Before training the LoRA, let’s examine the additional parameters introduced by LoRA:
Number of parameters in the original model: 20,998,154
Parameters added by LoRA: 15,370
Parameters increment: 0.073%
The LoRA only adds 0.073% parameters to our model.
To re-train the model with LoRA, we need to freeze all the model’s original parameters:
for name, param in model.named_parameters():
if 'lora' not in name:
param.requires_grad = False
The training process for LoRA follows the same procedure as the original model. Let’s train it for 2 epochs and observe its performance. We’ll evaluate the results using the same set of 8 test images:
Ground truth labels: cat ship ship airplane frog frog automobile frog
Predicted: cat ship ship ship deer frog dog deer
The model correctly classifies 4 out of 8 images.

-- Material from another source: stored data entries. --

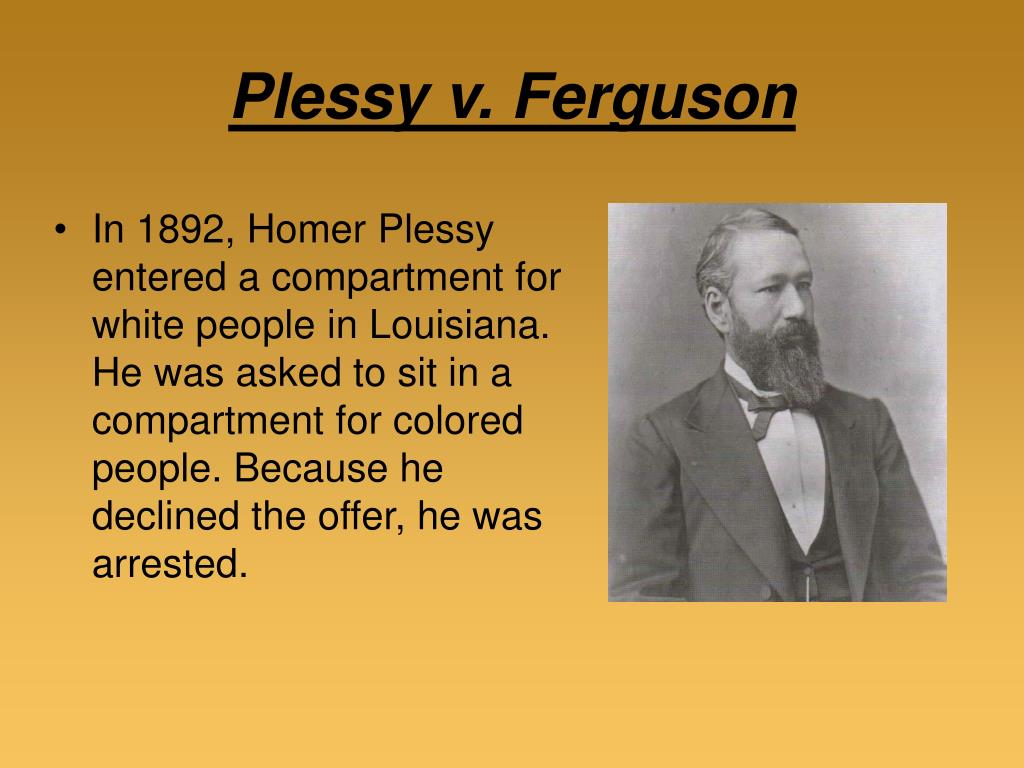 Plessy v. Ferguson

• In 1892, Homer Plessy entered a compartment for white people in Louisiana. He was asked to sit in a compartment for colored people. Because he declined the offer, he was arrested.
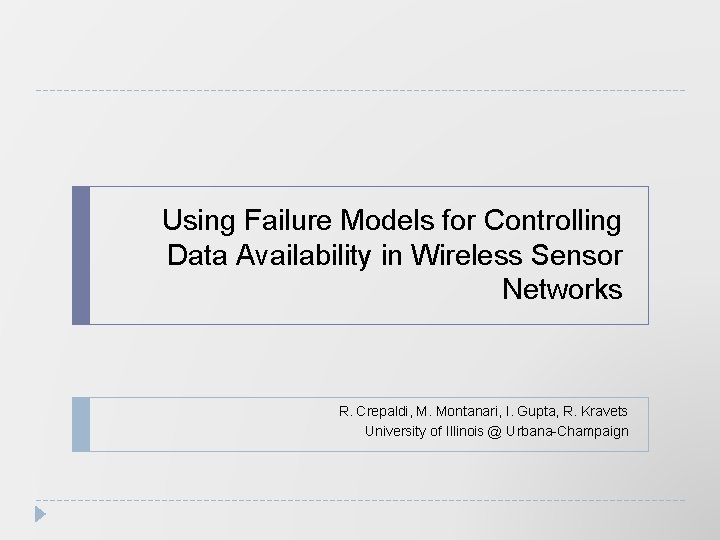 Using Failure Models for Controlling Data Availability in Wireless Sensor Networks

R. Crepaldi, M. Montanari, I. Gupta, R. Kravets
University of Illinois @ Urbana-Champaign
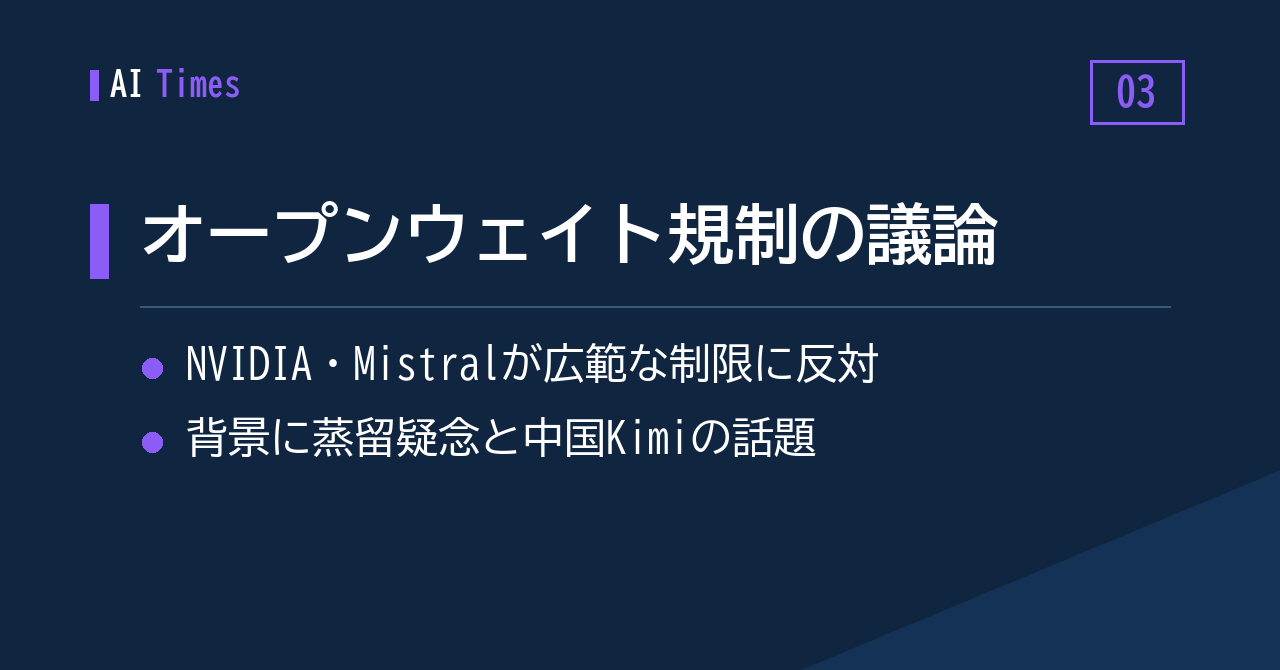 AI Times

03

オープンウェイト規制の議論

- NVIDIA・Mistralが広範な制限に反対
- 背景に蒸留疑念と中国Kimiの話題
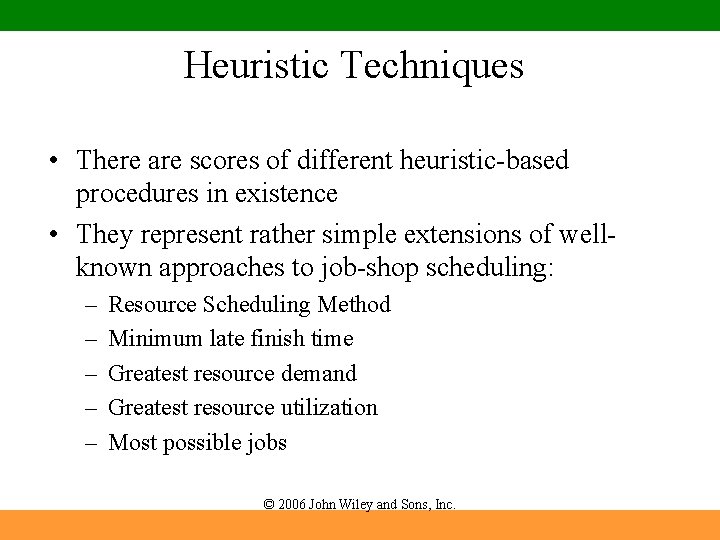 Heuristic Techniques

• There are scores of different heuristic-based procedures in existence

• They represent rather simple extensions of well-known approaches to job-shop scheduling:
– Resource Scheduling Method
– Minimum late finish time
– Greatest resource demand
– Greatest resource utilization
– Most possible jobs

© 2006 John Wiley and Sons, Inc.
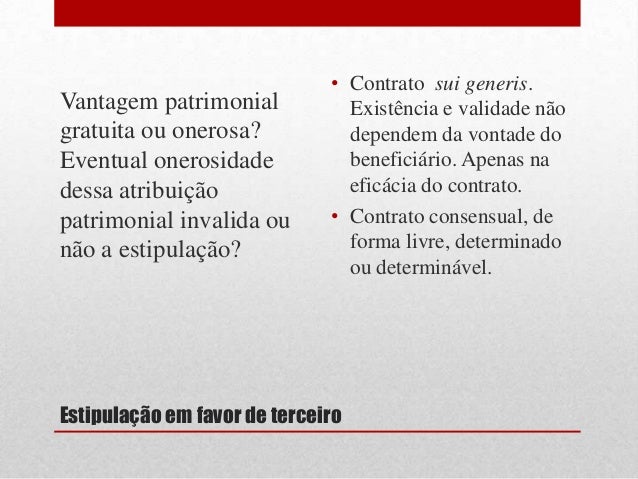 Vantagem patrimonial gratuita ou onerosa? Eventual onerosidade dessa atribuição patrimonial invalida ou não a estipulação?

• Contrato sui generis. Existência e validade não dependem da vontade do beneficiário. Apenas na eficácia do contrato.
• Contrato consensual, de forma livre, determinado ou determinável.

Estipulação em favor de terceiro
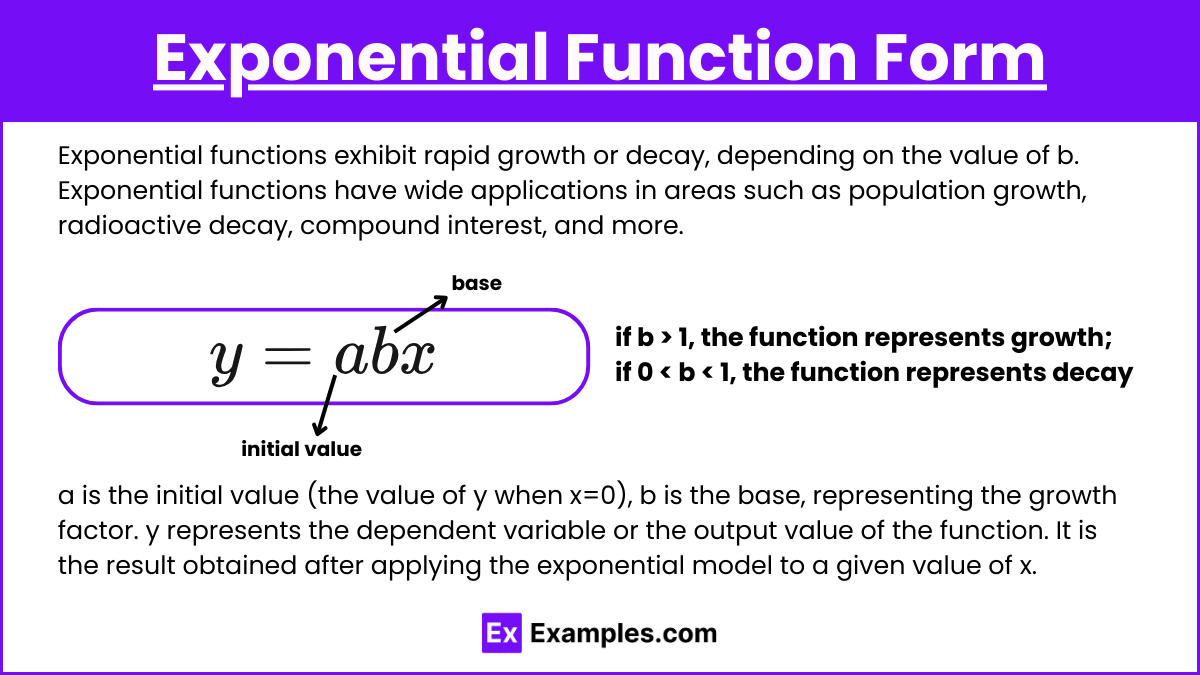 Exponential Function Form

Exponential functions exhibit rapid growth or decay, depending on the value of b. Exponential functions have wide applications in areas such as population growth, radioactive decay, compound interest, and more.

base

$y = abx$

initial value

if b > 1, the function represents growth;
if 0 < b < 1, the function represents decay

a is the initial value (the value of y when x=0), b is the base, representing the growth factor. y represents the dependent variable or the output value of the function. It is the result obtained after applying the exponential model to a given value of x.

Ex Examples.com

When evaluated on the full test set, it achieves 42% accuracy(previously 32%), indicating that the parameters have learned meaningful representations.
LoRA in Stable Diffusion
To train LoRA for Stable Diffusion models, we can leverage the LoRAConfig
features from HuggingFace’s PEFT library:
unet_lora_config = LoraConfig(
r = lora_rank,
lora_alpha = lora_alpha,
init_lora_weights = "gaussian",
target_modules = ["to_k", "to_q", "to_v", "to_out.0"]
)
unet.add_adapter(unet_lora_config)
The core idea is to update the attention weights within the Transformer blocks to better guide noise prediction in the U-Net.
To utilize LoRA, we can leverage the load_lora_weights
function from the StableDiffusionPipeline
class.
pipe.load_lora_weights(
pretrained_model_name_or_path_or_dict=lora_model_path,
adapter_name="az_lora"
)
pipe.set_adapters(["az_lora"], adapter_weights=[1.0])
In the following example, we use 100 Van Gogh-style images to train a LoRA model. Each image is paired with the same descriptive caption, as shown below:
{"file_name": "001.png", "text": "a painting in vangogh style"}
{"file_name": "002.png", "text": "a painting in vangogh style"}
...
The trained LoRA model takes only 2.3MB compared to the base sd-1.5 model. To test our LoRA, we generate an image using the following prompt:
prompt = "a dog sitting on a beach. a painting in vangogh style"
Note that the prompt has to contain the text used to train our LoRA. Below, we compare the results before and after LoRA fine-tuning:
The first row shows images generated by the original Stable Diffusion 1.5 model. The second row shows results after fine-tuning with our Van Gogh-style LoRA model.